* **Geciteerde tekst**
27 augustus 2015 Kenai Fjords N.P. vanaf het water

 

De wekker ging vroeg vandaag. We moeten nl. om acht uur al in Seward zijn bij het gebouw van Kenai Fjords Tours. Dus een snel ontbijt en de spullen bij elkaar zoeken. Extra fleece, regenjacks, mutsen, shawls en handschoenen. Er is voor vanmiddag veel wind voorspeld dus dan kan het extra koud zijn. De dramamine slikken we ook maar meteen en hopelijk voor niks.

 

We zijn op tijd bij het gebouw waar we onze instapkaarten ophalen. We zien al snel dat het op deze boot veel drukker zal zijn dan in Valdez. En dat blijkt later ook. Het maximale aantal passagiers gaat mee. Nou en dat is veels te veel. We gingen voor een stoel op het buitendek maar binnen was er niet eens meer ruimte. Je spullen moet je onder je stoel neerleggen en je mag ook niet meer van stoel wisselen. Jeetje dat wordt nog wat straks als er wat te zien is onderweg. En hopelijk gaat het niet regenen.

* **Uittreksel dataset**
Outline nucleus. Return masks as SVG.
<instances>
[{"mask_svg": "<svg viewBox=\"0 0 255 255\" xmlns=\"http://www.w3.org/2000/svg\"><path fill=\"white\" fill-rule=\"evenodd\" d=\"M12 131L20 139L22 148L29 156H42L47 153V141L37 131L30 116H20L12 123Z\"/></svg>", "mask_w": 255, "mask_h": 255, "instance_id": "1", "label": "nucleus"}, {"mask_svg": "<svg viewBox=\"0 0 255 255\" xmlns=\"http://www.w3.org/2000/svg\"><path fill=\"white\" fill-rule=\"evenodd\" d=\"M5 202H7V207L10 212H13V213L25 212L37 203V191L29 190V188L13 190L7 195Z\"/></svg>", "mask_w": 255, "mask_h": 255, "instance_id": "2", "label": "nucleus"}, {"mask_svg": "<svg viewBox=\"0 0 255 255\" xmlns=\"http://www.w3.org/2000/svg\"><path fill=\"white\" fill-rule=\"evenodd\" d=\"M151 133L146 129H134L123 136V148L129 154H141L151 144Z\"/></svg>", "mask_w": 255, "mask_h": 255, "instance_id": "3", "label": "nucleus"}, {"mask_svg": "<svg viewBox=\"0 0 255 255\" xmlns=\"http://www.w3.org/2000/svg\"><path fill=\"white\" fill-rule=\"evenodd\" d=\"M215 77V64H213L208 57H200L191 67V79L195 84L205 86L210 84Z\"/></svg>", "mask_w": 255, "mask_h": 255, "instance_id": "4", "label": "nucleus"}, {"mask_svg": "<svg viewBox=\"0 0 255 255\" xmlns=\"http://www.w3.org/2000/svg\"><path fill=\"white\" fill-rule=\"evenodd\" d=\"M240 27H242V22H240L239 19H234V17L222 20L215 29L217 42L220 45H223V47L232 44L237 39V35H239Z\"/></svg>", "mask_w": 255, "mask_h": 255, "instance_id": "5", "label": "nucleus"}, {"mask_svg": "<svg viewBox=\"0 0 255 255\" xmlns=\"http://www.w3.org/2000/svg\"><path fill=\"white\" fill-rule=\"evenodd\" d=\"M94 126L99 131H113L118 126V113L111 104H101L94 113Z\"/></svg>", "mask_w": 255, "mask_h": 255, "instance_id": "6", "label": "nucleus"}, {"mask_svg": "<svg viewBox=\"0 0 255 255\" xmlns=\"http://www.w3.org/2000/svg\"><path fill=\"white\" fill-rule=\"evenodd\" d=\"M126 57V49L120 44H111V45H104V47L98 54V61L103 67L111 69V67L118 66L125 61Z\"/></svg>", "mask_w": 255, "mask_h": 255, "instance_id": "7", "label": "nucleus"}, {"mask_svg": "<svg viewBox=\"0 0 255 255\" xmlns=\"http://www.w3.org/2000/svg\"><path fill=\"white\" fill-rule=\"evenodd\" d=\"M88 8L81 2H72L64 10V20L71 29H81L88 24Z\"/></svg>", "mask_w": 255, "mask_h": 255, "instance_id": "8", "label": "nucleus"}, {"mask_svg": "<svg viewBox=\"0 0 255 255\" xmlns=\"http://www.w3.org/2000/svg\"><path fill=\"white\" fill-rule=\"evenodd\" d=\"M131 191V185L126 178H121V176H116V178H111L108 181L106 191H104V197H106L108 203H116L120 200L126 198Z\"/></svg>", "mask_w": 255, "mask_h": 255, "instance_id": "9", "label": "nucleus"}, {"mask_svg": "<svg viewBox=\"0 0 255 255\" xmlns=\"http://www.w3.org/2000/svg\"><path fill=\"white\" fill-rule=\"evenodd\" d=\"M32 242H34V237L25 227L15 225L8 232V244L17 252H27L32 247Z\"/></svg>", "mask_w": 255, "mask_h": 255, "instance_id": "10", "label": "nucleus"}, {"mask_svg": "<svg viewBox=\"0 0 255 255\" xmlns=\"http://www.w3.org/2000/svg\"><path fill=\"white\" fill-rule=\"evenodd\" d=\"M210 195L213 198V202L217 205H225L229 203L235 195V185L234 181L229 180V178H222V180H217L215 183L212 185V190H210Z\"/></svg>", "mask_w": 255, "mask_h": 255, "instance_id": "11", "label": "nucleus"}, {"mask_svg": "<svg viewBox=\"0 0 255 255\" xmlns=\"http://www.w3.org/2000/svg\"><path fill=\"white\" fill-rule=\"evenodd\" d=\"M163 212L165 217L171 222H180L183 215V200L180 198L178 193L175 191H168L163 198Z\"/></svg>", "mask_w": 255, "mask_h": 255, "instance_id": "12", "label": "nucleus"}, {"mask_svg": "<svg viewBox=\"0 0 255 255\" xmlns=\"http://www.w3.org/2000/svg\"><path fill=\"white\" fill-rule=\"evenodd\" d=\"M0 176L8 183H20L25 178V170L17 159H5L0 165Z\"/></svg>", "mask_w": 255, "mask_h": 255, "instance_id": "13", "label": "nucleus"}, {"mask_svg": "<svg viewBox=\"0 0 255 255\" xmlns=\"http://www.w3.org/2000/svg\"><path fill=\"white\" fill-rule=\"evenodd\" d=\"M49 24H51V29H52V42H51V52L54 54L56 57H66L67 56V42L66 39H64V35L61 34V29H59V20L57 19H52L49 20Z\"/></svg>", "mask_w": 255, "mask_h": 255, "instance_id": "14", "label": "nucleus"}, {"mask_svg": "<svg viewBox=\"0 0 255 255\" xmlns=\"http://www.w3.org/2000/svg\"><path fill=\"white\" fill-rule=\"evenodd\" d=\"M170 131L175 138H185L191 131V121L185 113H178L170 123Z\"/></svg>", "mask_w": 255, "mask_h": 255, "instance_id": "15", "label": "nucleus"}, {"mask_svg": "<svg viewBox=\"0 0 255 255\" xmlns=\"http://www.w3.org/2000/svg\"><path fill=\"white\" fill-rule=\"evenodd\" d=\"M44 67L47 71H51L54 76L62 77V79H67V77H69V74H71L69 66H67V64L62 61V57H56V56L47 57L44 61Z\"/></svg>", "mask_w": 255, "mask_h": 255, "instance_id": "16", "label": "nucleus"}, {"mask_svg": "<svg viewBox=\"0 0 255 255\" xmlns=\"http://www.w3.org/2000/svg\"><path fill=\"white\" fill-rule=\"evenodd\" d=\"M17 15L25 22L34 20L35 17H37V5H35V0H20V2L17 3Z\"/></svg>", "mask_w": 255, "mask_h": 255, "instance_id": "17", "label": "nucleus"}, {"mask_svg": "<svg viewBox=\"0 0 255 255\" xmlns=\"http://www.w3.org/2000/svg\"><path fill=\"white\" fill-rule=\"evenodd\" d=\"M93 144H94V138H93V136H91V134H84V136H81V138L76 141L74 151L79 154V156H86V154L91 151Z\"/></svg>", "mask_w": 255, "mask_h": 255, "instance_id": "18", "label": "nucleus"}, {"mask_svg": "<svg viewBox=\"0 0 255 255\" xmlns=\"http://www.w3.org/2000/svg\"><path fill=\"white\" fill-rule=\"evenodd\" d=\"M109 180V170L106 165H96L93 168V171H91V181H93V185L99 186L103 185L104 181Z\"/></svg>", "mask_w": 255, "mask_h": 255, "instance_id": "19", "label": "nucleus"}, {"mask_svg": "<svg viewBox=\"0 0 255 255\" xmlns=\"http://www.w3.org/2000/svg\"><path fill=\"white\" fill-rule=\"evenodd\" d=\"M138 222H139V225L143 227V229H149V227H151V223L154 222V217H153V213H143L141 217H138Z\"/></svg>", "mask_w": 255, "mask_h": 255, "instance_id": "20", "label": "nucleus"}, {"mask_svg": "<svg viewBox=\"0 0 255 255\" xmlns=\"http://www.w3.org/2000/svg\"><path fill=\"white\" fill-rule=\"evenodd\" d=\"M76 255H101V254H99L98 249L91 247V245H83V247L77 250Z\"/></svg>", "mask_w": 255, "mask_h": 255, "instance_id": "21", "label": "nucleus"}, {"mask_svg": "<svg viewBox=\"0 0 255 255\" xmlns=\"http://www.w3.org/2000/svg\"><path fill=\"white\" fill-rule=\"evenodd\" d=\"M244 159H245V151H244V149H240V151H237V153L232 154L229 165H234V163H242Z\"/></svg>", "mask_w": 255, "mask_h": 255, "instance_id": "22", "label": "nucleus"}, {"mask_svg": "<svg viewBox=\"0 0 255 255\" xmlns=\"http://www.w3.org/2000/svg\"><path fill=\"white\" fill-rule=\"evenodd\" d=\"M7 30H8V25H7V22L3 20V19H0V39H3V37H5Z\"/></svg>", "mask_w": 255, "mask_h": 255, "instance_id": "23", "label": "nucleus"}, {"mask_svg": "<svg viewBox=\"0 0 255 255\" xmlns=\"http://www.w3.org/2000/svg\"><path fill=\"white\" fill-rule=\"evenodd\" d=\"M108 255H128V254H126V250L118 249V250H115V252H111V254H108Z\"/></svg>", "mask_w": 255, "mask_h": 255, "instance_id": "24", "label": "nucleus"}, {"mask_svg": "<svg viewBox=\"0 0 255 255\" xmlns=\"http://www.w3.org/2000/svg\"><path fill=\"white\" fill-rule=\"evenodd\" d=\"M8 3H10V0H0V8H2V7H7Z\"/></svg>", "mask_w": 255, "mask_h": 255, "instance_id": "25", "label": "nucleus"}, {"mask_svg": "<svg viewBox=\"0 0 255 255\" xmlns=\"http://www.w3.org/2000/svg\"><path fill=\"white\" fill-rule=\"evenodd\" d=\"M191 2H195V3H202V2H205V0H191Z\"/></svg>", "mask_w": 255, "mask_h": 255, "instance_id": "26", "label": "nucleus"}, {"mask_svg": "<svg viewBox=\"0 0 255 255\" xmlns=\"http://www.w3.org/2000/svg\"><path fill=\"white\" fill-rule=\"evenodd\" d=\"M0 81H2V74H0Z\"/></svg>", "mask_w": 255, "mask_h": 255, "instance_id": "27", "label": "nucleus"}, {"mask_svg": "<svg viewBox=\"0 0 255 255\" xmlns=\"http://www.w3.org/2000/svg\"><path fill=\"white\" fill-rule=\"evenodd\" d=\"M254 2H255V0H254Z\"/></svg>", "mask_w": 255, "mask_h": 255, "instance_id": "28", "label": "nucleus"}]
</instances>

* **Opdracht**
Neem uit het reisverslag over Kenai Fjords letterlijk het stuk over van "De wekker ging" tot en met "hopelijk voor niks.". De lijst is afkomstig uit een andere bron dan het reisverslag.

* **Uitgewerkt antwoord**
De wekker ging vroeg vandaag. We moeten nl. om acht uur al in Seward zijn bij het gebouw van Kenai Fjords Tours. Dus een snel ontbijt en de spullen bij elkaar zoeken. Extra fleece, regenjacks, mutsen, shawls en handschoenen. Er is voor vanmiddag veel wind voorspeld dus dan kan het extra koud zijn. De dramamine slikken we ook maar meteen en hopelijk voor niks.